◆ TASK INSTRUCTIONS: Beginning at the line containing "What amount of", output every line to the end of the data below exactly as it appears.

(Spatial question records)
|---|

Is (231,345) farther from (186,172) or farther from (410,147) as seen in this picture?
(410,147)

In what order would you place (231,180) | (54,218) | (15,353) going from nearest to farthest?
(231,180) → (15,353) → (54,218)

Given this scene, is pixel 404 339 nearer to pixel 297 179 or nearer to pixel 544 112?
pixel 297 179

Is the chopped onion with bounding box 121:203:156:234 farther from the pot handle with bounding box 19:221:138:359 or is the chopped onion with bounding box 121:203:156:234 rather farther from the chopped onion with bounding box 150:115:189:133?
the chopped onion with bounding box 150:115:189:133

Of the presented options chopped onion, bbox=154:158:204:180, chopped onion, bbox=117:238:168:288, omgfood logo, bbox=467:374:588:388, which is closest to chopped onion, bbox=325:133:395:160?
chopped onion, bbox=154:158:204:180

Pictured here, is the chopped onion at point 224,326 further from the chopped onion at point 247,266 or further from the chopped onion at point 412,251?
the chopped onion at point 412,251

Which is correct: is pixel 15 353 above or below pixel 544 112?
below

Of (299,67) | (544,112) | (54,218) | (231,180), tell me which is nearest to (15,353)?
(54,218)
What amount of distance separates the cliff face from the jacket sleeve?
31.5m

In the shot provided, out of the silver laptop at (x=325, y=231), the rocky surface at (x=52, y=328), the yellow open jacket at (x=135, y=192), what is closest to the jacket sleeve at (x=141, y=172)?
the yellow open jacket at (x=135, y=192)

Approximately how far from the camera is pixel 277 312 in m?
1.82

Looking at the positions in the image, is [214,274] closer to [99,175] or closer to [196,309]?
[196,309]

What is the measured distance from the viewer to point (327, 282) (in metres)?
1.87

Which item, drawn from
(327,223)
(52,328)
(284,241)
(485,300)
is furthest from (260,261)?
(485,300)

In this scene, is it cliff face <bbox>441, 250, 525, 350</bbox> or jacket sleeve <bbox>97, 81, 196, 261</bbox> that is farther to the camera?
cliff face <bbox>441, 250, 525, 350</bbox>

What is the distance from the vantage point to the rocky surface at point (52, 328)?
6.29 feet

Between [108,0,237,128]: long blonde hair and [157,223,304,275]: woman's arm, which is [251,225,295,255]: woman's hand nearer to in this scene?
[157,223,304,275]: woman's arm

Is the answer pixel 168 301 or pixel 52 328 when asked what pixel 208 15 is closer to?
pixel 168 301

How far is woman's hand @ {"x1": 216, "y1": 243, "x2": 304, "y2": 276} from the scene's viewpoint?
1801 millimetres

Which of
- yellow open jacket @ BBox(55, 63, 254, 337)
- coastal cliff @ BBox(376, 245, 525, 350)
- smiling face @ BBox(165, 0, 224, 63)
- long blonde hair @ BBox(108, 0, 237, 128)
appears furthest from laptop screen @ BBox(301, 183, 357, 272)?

|---|

◆ ANSWER TO THE TASK:
What amount of distance separates the cliff face from the jacket sleeve?
31.5m

In the shot provided, out of the silver laptop at (x=325, y=231), the rocky surface at (x=52, y=328), the yellow open jacket at (x=135, y=192), what is closest to the jacket sleeve at (x=141, y=172)?
the yellow open jacket at (x=135, y=192)

Approximately how far from the camera is pixel 277 312 in m?
1.82

Looking at the positions in the image, is [214,274] closer to [99,175] or closer to [196,309]?
[196,309]

What is the measured distance from the viewer to point (327, 282) (in metres)?
1.87

Which item, drawn from
(327,223)
(52,328)
(284,241)
(485,300)
is furthest from (260,261)?
(485,300)

In this scene, is it cliff face <bbox>441, 250, 525, 350</bbox> or jacket sleeve <bbox>97, 81, 196, 261</bbox> that is farther to the camera?
cliff face <bbox>441, 250, 525, 350</bbox>

What is the distance from the vantage point to the rocky surface at point (52, 328)?
6.29 feet

Between [108,0,237,128]: long blonde hair and [157,223,304,275]: woman's arm, which is [251,225,295,255]: woman's hand nearer to in this scene?
[157,223,304,275]: woman's arm

Is the answer pixel 168 301 or pixel 52 328 when asked what pixel 208 15 is closer to?
pixel 168 301

How far is woman's hand @ {"x1": 216, "y1": 243, "x2": 304, "y2": 276} from the scene's viewpoint?
1801 millimetres

Which of
- yellow open jacket @ BBox(55, 63, 254, 337)
- coastal cliff @ BBox(376, 245, 525, 350)
- smiling face @ BBox(165, 0, 224, 63)
- long blonde hair @ BBox(108, 0, 237, 128)
appears furthest from laptop screen @ BBox(301, 183, 357, 272)?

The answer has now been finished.